The data below:

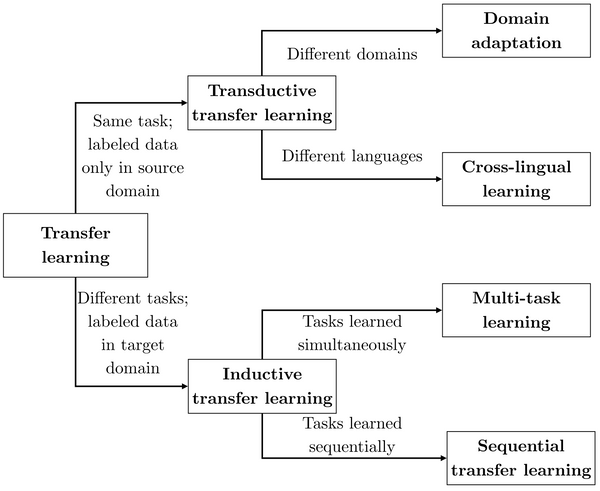 Neural Transfer Learning for Natural Language Processing (PhD thesis)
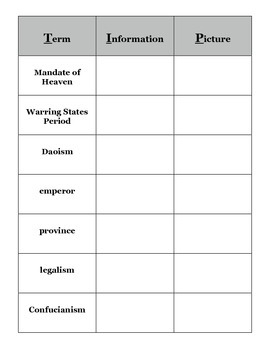 Our World  Chap 5 Vocabulary TIP Chart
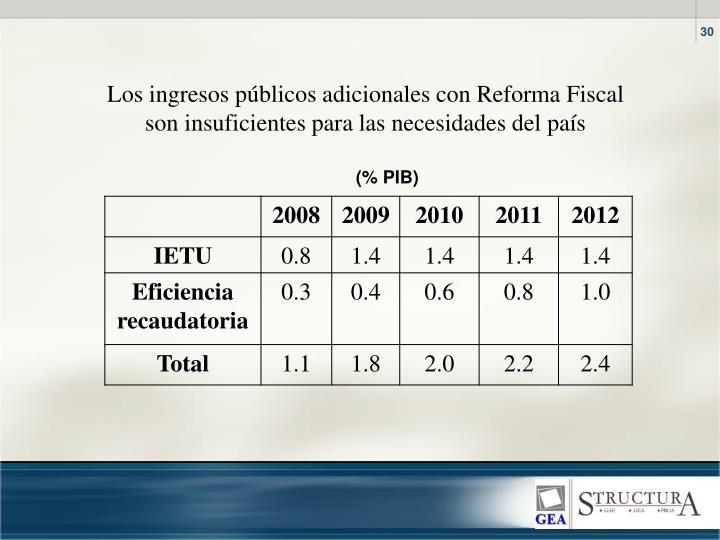 Los ingresos públicos adicionales con Reforma Fiscal son insuficientes para las necesidades del país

End of The data.

_Work to complete_. Quote the preceding listing precisely and completely, omitting its images.

_Solved exercise_.
 Neural Transfer Learning for Natural Language Processing (PhD thesis)
 Our World  Chap 5 Vocabulary TIP Chart
 Los ingresos públicos adicionales con Reforma Fiscal son insuficientes para las necesidades del país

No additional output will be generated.